2.5.7 The project shall document software acquisition planning decisions.
This may be in an acquisition plan or in another project planning document.
1.2 Applicability Across Classes
Class F is labeled as "X (not OTS)" which means that the project is required to meet this requirement for all software that is not considered off-the-shelf.
Class G is labeled with "P (Center)." This means that an approved Center-defined process which meets a non-empty subset of the full requirement can be used to achieve this requirement.
There are many reasons to document acquisition planning decisions, not the least of which is to have a record of those decisions for future reference.
Documentation of software acquisition planning decisions is essential to project management and is important when changes to initial project formulation assumptions require renegotiation of acquisition activities. Records of decisions also serve as confirmations or reminders to project participants should any misunderstandings or conflicts arise as the project progresses. Lengthy projects with multiple development groups, including subcontractors, with the potential for changing personnel make it important to document decisions so that everyone continues to work toward the same goals using the same guidelines.
When capturing acquisition planning decisions, be sure to include any related analysis that led to those decisions as that information could be important for lessons learned and future acquisition activities. The analysis typically includes the alternatives considered, the selection or evaluation criteria used to arrive at the decision, and any process used to arrive at the decision. If the team used a documented process to arrive at the decision, a reference to the process document including its location in a Center or NASA Process Asset Library (PAL), if applicable, is captured as background for the decision. Additionally, it may be useful to include the name or role of the person making or approving the acquisition planning decision for the project. All of this information will be useful to those who need to make similar decisions in the future.

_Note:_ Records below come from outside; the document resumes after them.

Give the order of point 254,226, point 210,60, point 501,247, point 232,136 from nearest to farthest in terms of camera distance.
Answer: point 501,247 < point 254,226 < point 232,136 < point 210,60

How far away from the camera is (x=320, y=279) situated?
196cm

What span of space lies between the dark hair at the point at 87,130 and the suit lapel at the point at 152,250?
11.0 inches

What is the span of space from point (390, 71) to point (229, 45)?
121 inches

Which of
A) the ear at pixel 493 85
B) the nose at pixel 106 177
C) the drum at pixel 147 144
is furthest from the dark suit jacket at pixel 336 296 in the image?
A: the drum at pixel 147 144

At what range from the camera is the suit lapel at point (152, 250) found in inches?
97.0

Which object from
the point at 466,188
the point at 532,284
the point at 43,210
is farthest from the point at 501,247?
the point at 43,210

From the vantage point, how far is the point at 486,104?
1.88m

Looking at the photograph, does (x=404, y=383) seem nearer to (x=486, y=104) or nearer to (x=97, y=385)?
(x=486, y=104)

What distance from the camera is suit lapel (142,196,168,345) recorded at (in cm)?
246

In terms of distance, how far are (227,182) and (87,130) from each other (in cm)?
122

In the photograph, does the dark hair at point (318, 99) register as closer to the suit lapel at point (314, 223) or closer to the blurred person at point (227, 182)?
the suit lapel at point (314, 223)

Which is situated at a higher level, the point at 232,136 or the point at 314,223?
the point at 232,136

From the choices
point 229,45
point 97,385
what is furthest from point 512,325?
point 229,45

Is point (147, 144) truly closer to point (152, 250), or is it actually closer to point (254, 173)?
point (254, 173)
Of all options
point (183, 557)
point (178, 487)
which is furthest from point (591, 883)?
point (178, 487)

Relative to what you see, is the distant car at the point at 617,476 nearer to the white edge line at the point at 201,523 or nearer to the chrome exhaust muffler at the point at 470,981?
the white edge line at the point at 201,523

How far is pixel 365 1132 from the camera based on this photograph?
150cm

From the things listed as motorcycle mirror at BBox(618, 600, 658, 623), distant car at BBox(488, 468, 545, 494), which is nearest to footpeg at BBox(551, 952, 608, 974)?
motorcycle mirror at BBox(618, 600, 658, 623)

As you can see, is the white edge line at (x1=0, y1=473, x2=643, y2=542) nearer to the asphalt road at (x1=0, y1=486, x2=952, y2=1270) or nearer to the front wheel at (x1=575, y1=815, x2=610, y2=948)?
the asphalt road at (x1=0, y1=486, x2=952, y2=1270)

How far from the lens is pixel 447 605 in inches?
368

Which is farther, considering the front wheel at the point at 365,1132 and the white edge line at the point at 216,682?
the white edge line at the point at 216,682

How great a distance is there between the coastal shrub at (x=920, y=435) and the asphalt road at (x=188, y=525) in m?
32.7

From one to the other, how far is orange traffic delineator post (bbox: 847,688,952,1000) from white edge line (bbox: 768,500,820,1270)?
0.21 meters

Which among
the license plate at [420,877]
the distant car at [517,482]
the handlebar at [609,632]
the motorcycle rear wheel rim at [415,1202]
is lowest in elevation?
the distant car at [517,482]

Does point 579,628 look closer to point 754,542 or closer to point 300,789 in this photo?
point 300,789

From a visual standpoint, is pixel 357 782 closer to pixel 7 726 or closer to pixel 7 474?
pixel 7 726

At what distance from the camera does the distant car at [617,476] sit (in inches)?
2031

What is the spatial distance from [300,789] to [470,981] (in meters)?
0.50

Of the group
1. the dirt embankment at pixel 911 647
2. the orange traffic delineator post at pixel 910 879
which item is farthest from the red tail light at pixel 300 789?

When determining the information to capture, consider the following, as appropriate for the project:
Decisions and related analysis and/or justification regarding project scope.
Make vs. buy analysis and resulting decisions, see SWE-033.
Information needs for monitoring the management and technical performance on the contract.
Division of responsibilities between government and contractor.
Selection process, including evaluation criteria, and award decision for acquired software development services, see SWE-035.
Negotiated contract decisions and justification, including, but not limited to, negotiated decisions related to:
Requirements included or excluded from the contract, including tailoring of requirements.
Processes, activities, and tasks included or excluded from the contract or Statement of Work (SOW), see SWE-036.
Standards to be followed.
Cost and budget.
Risk and risk management.
Schedule, including milestones and reviews, see SWE-037.
Acceptance criteria for deliverables, including software, see SWE-034.
Support from developer such as maintenance, operations, and retirement support.
Capture this information as accurately as possible in the project acquisition plan.
The following Center guidance may provide insights into acquisition planning decisions that are documented in the acquisition plan:
When considering which decisions are important enough to document:
Consult experienced project management personnel for advice.
Consider the impact of the decision on the project; the higher the degree of impact on cost, schedule, safety, technical outcome, software performance, etc. the more important it is to document the decision.
Be sure to capture controversial decisions and "command" decisions.
4. Small Projects
If an acquisition plan does not exist for the project, another project planning document, such as the Project Plan or Software Development Plan, may be used to document acquisition planning decisions.
6. Lessons Learned
No Lessons Learned have currently been identified for this requirement.